Handelsmerk
Verscheidenheid, waarbij de cinefiele Koolhoven zich zeer bewust is van de stijlen die hij hanteert. Zoals het magisch-realisme in AmnesiA, een literaire raamvertelling in De grot, het fel-realistische van Het Zuiden en de uitbundige comedy van Het Schnitzelparadijs. Was in 1999 een van de ondertekenaars van het Manifest voor de Verbeelding, dat opriep tot meer Nederlandse films die het alledaagse ontstijgen: 'Laten we kiezen voor de verwondering en de hartstocht.' Wordt geroemd als acteursregisseur, die het beste naar boven haalt van bijvoorbeeld Carice van Houten, Monic Hendrickx en Fedja van Huêt.
Koolhoven over Koolhoven
‘Met eerdere films als Suzy Q en AmnesiA maakte ik heel gestileerde, maar tegelijk ook statische films. Strak gekadreerd, ieder shot een expliciet idee. Dat heeft ook iets makkelijks, vind ik nu. Je acteurs vastzetten en dan filmen – het is niet de meest interessante cinematografische manier van vertellen. Nu film ik kinetischer, met meer dynamiek. Ik gebruik ook steeds minder dialoog.’
(de Volkskrant, 2008)
'Boodschappen vind ik meestal nogal rechtlijnig, ik ben meer geïnteresseerd in ambivalentie.'
(Filmvalley, 2006)
'Daar is ie weer: de auteurstheorie. Hoe meer de films van een regisseur op elkaar lijken, hoe vaster de hand van de maker zou zijn. Flauwekul, natuurlijk.
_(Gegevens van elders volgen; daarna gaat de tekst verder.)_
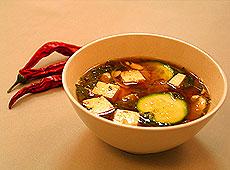 Ekspresowa zupa z tofu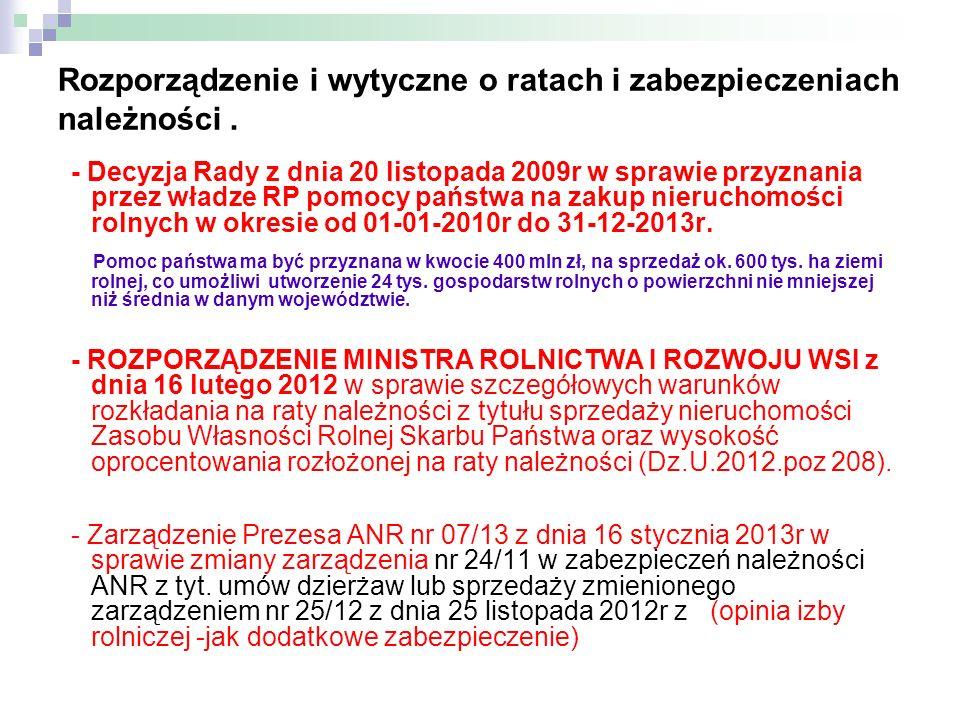 Rozporządzenie i wytyczne o ratach i zabezpieczeniach należności. - Decyzja Rady z dnia 20 listopada 2009r w sprawie przyznania przez władze RP pomocy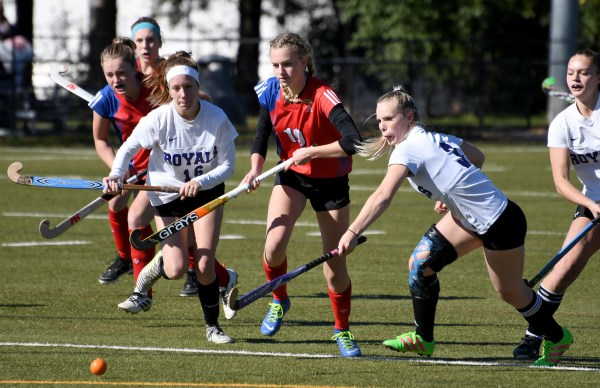 Photos: Orangeville-Centre Dufferin girls' field hockey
Zelfs iemand als Hitchcock heeft gezegd dat die visie hem verlamde. Elke keer als hij iets anders probeerde, werd dat als mislukt gezien.'
(de Volkskrant, 2005)
' Net voor en tijdens de eerste jaren op de filmacademie heb ik niets anders gedaan dan films kijken. Drie jaar heb ik geen boek gelezen of een voet in het theater gezet. Ik heb er veel van geleerd, maar voelde me op den duur een gemankeerd mens. Ik ben rustiger geworden, zodat ik niet elke nieuwe film meer zie. Ik lees weer boeken en ga ook weer eens naar het toneel.'
(Het Parool , 2001)
'Ik weet niet meer van alle films, zoals tien jaar geleden, hoeveel sterren ze in de Speelfilmencyclopedie hebben. Dat soort gretigheid heeft natuurlijk ook te maken met zelf heel graag willen. De nerd-tijd is voorbij. Ik ben nu op het punt dat ik doe wat ik wil. Ik ben establishment. Dat klinkt verschrikkelijk, maar het is wel zo.'
(de Volkskrant, 2005)
'Er zijn mensen die niet van de films van de Coen Brothers houden, of van de films van Stanley Kubrick. De stilering vinden ze misschien wel mooi, maar het doet ze emotioneel niets. Die berekening ontroert mij juist wel. Die precisie raakt me, en ik vind er wel degelijk een soort schoonheid in. Lost Highway van David Lynch was voor mij zelfs een van de beste films van de jaren negentig. Het was een klap in mijn gezicht. Ik werd erdoor in mijn maag gegrepen.'
( Trouw, 2001)
'Ik wil geen films meer maken die vooral goed bij filmmakers vallen. Ik ben anders gaan denken over hoe ik een verhaal het beste kan vertellen. Ik wil dat de vormgeving minder opvalt.'
(De Filmkrant, 2005)
'Mensen vinden een film pas goed als het lijkt alsof hij zich bij hen in de straat afspeelt. Ik heb niets tegen zulke films, maar er moet ook ruimte zijn voor films die een onbekende wereld oproepen, waarin ik voor de duur van de film kan geloven. Orson Welles had helemaal gelijk met zijn opmerking dat wat niet realistisch is, maar wel waar, de hoogste vorm van drama is.'
(Het Parool , 2001)
'Ik ben geen liefhebber van naturel spelen. Makkelijk spelen noem ik dat. Veel jonge acteurs hebben dat, een veilige manier van spelen. Met veel neurotische ditjes en datjes. Ik zal nooit iets doen in een film wat het acteren in de weg zit. Soms leg ik de acteurs een technische beperking op doordat ik een bepaald soort beeld wil, maar ik vind niet dat je een acteur moet indammen. Maar ook niet dat hij maar moet rennen en doen. Al die tierelantijntjes zijn een verdoezeling van de inhoud. Dat soort naturel leidt alleen maar de aandacht af van waar het werkelijk om gaat.'
(De Filmkrant, 2000)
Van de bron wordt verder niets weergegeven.